• _What the task requires_: Every line of the entries with the word "site" in it should be shown.

***** Exercise input *****

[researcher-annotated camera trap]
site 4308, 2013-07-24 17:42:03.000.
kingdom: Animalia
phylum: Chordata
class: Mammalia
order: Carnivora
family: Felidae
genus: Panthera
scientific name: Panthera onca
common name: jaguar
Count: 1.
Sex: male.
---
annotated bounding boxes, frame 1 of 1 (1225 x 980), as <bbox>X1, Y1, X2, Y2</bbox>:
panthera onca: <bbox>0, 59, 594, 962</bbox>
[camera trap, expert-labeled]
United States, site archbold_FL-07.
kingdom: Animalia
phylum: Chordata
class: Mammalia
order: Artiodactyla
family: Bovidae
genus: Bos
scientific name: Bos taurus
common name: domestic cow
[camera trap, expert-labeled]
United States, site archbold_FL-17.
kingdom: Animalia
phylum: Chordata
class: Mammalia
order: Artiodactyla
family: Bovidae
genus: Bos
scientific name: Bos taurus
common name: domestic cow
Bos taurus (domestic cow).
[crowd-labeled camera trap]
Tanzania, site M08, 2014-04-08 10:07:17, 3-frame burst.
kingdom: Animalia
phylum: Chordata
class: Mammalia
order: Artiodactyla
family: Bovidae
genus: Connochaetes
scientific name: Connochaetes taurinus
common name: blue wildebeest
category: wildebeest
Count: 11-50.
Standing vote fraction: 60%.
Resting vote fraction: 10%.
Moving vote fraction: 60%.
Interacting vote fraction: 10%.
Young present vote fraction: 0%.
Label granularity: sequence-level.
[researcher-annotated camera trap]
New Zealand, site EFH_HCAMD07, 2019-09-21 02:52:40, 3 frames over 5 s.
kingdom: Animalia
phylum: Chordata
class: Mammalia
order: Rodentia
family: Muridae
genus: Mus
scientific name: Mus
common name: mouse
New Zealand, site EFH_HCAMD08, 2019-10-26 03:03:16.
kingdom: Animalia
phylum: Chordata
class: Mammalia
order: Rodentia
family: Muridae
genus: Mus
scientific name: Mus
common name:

*****

• _Solution to the exercise_:
site 4308, 2013-07-24 17:42:03.000.
United States, site archbold_FL-07.
United States, site archbold_FL-17.
Tanzania, site M08, 2014-04-08 10:07:17, 3-frame burst.
New Zealand, site EFH_HCAMD07, 2019-09-21 02:52:40, 3 frames over 5 s.
New Zealand, site EFH_HCAMD08, 2019-10-26 03:03:16.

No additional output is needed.